#### [Passage to read]
------------------------

The NHS in England has announced it will finally give people a drug to dramatically reduce the risk of being infected with HIV, from next month.
The health service had previously fought against paying for Prep and even took the issue to court, unsuccessfully, last year.
The drug will be given to 10,000 people in a £10m trial lasting three years.
The Terrence Higgins Trust said it was “crucial” the NHS delivered plans to offer the protection routinely.
Prep (pre-exposure prophylaxis) is a daily pill that disables HIV before it gets a stranglehold in the body.
Trials suggest it can cut the risk of being infected by up to 86%.
People buying the drug privately has been linked to the first fall in new infections in gay men.
Scotland has already announced it will make Prep available on the NHS to people at risk of HIV. And in Wales, the government is also trialling the drug.
Sexual health clinics in London, Brighton, Manchester, Liverpool and Sheffield are expected to be the first to offer Prep to high-risk people, starting September.

------------------------

#### [Data]
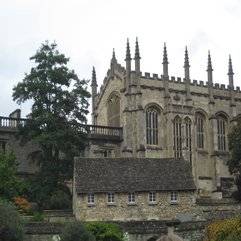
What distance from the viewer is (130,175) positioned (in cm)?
5247

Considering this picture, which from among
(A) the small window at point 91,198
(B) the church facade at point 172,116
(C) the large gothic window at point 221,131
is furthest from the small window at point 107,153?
(A) the small window at point 91,198

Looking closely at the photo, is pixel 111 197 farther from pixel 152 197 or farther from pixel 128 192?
pixel 152 197

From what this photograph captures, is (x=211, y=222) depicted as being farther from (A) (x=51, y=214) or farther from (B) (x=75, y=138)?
(B) (x=75, y=138)

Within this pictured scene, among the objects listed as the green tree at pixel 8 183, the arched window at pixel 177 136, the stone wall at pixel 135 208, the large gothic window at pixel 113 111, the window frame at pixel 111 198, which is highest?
the large gothic window at pixel 113 111

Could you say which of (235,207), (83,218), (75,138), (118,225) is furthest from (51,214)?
(235,207)

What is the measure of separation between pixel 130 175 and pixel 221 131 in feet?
102

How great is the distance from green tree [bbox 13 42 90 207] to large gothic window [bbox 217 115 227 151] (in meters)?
24.1

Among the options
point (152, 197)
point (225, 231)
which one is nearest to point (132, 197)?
point (152, 197)

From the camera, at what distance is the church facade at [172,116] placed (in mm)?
74625

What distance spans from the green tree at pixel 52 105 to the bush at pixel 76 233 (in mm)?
19714

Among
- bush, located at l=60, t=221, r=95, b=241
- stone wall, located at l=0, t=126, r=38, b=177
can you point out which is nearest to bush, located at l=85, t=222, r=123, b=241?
bush, located at l=60, t=221, r=95, b=241

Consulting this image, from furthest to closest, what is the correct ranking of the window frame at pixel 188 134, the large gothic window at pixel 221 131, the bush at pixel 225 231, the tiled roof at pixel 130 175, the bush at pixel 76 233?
the large gothic window at pixel 221 131 → the window frame at pixel 188 134 → the tiled roof at pixel 130 175 → the bush at pixel 76 233 → the bush at pixel 225 231

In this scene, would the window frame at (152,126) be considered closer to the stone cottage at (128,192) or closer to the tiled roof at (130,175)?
the tiled roof at (130,175)

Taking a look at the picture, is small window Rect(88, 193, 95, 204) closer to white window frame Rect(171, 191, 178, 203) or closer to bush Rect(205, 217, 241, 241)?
white window frame Rect(171, 191, 178, 203)
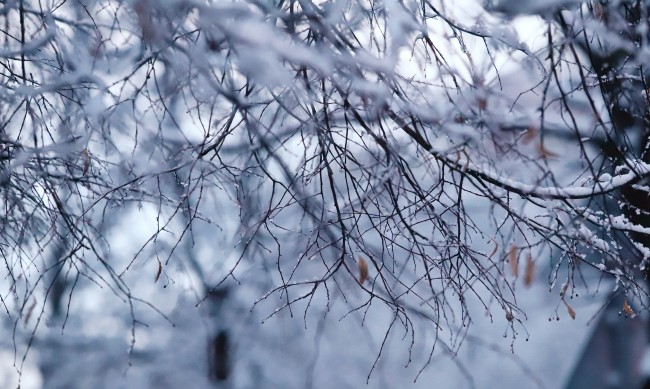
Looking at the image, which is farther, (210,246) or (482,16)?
(210,246)

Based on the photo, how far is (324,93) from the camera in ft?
9.07

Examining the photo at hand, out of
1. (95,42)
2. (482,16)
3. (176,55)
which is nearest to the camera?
(176,55)

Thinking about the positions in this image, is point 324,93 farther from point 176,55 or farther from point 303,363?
point 303,363

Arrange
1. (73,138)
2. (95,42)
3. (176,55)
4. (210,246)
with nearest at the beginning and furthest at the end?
(176,55), (73,138), (95,42), (210,246)

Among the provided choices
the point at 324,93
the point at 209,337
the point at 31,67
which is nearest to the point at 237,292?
the point at 209,337

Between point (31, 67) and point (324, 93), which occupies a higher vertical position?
point (31, 67)

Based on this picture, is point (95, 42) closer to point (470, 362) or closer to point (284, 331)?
point (284, 331)

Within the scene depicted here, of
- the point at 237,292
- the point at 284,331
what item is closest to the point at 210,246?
the point at 237,292

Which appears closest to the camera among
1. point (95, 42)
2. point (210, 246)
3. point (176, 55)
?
point (176, 55)

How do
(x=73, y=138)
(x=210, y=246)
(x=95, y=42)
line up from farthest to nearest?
(x=210, y=246), (x=95, y=42), (x=73, y=138)

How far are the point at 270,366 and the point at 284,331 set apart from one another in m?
0.46

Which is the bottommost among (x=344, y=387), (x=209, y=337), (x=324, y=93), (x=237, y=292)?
(x=324, y=93)

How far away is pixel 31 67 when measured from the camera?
3777 mm

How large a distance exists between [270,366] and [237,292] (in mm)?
1023
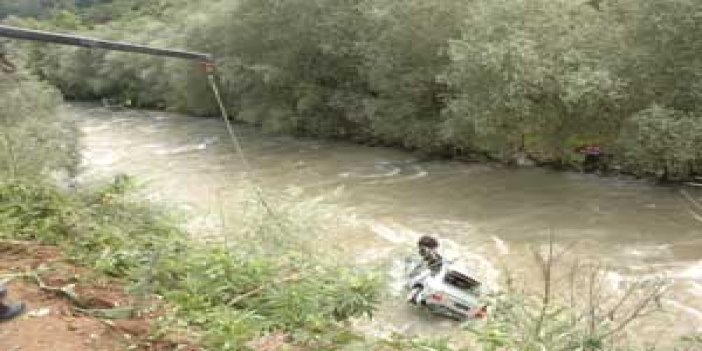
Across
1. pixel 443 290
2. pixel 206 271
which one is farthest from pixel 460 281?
pixel 206 271

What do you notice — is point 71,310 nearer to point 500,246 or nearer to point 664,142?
point 500,246

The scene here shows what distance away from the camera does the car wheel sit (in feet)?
52.3

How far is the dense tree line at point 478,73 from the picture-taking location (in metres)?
25.3

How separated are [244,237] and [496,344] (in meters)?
3.44

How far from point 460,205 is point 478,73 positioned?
17.9ft

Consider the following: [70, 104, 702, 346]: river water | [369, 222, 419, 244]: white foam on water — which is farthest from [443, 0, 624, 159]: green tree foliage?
[369, 222, 419, 244]: white foam on water

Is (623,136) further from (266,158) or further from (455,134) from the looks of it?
(266,158)

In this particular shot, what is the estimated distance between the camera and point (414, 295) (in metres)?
16.0

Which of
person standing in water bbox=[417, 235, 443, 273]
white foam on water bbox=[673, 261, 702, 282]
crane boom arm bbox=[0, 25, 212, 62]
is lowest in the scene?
white foam on water bbox=[673, 261, 702, 282]

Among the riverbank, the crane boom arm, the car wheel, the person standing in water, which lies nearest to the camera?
the riverbank

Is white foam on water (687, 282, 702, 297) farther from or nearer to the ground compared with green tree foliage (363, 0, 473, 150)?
nearer to the ground

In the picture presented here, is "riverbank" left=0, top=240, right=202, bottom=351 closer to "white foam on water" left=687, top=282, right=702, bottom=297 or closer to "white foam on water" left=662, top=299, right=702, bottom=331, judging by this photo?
"white foam on water" left=662, top=299, right=702, bottom=331

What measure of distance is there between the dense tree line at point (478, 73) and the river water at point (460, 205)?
1.38 meters

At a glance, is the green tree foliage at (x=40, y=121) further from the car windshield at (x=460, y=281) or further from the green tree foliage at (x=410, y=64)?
the green tree foliage at (x=410, y=64)
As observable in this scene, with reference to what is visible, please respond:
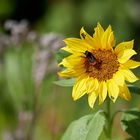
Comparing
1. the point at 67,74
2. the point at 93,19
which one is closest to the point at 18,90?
the point at 67,74

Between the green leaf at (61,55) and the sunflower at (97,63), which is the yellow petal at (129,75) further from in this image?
the green leaf at (61,55)

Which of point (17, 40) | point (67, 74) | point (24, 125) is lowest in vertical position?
point (24, 125)

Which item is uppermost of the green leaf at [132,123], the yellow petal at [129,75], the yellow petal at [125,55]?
the yellow petal at [125,55]

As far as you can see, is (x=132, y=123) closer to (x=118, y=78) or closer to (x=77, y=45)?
(x=118, y=78)

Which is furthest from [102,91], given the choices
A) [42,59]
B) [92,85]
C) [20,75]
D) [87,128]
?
[20,75]

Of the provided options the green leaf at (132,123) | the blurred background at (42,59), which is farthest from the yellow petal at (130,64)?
the blurred background at (42,59)

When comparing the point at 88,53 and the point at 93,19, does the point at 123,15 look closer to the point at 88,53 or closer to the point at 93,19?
the point at 93,19
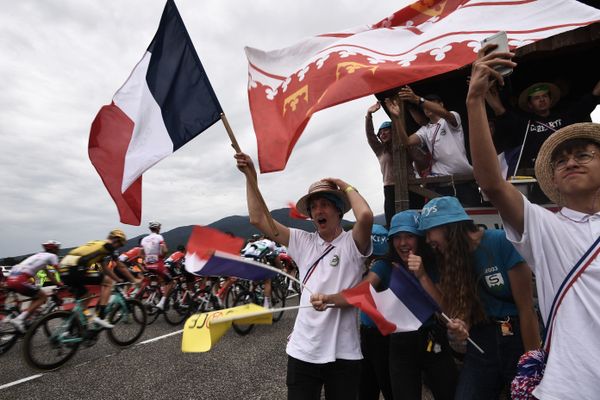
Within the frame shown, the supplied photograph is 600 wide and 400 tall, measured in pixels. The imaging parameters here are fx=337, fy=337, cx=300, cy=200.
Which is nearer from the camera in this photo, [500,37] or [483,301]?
[500,37]

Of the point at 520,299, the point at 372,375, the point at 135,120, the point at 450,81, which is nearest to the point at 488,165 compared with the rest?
the point at 520,299

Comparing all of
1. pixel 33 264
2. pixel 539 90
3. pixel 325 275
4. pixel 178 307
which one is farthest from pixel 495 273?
pixel 178 307

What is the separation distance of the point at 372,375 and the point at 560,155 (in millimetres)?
2266

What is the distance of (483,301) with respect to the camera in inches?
75.3

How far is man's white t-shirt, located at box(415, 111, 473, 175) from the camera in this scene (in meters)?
3.40

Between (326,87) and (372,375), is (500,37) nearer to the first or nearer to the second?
(326,87)

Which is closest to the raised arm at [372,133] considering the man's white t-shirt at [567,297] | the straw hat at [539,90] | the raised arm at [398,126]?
the raised arm at [398,126]

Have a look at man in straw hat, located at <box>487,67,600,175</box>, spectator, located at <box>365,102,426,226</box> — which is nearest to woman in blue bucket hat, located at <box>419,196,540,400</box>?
man in straw hat, located at <box>487,67,600,175</box>

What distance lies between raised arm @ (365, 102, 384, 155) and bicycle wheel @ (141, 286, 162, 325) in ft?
22.6

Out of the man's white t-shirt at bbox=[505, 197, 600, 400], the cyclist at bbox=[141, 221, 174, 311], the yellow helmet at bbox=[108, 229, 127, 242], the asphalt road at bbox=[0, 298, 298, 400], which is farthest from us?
the cyclist at bbox=[141, 221, 174, 311]

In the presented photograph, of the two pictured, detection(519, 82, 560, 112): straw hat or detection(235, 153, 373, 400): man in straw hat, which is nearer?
detection(235, 153, 373, 400): man in straw hat

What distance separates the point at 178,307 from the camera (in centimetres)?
839

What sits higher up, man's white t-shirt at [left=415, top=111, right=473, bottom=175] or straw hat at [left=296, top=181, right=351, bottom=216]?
man's white t-shirt at [left=415, top=111, right=473, bottom=175]

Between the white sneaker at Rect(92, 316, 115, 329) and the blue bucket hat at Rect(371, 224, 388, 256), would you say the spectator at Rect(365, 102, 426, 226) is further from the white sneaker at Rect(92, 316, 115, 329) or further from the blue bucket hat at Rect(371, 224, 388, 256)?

------------------------

#### [Prompt 1]
Name every city whose sexual health clinics the Prep article expects to be the first to offer the drug.
#### [Prompt 2]
Decide whether each statement agrees with the Prep article, answering yes or no and quoting the deciding words of the article.
(a) The trial of the drug will run for three years.
(b) The NHS won its court case over paying for Prep.
(c) Trials suggest Prep can reduce the risk of infection by up to 86%.
#### [Prompt 3]
Reproduce everything in the Prep article from "The Terrence Higgins" down to "by up to 86%.".

#### [Written solution 1]
London, Brighton, Manchester, Liverpool, Sheffield

#### [Written solution 2]
(a) Yes: "a £10m trial lasting three years"
(b) No: "even took the issue to court, unsuccessfully, last year"
(c) Yes: "Trials suggest it can cut the risk of being infected by up to 86%."

#### [Written solution 3]
The Terrence Higgins Trust said it was “crucial” the NHS delivered plans to offer the protection routinely.
Prep (pre-exposure prophylaxis) is a daily pill that disables HIV before it gets a stranglehold in the body.
Trials suggest it can cut the risk of being infected by up to 86%.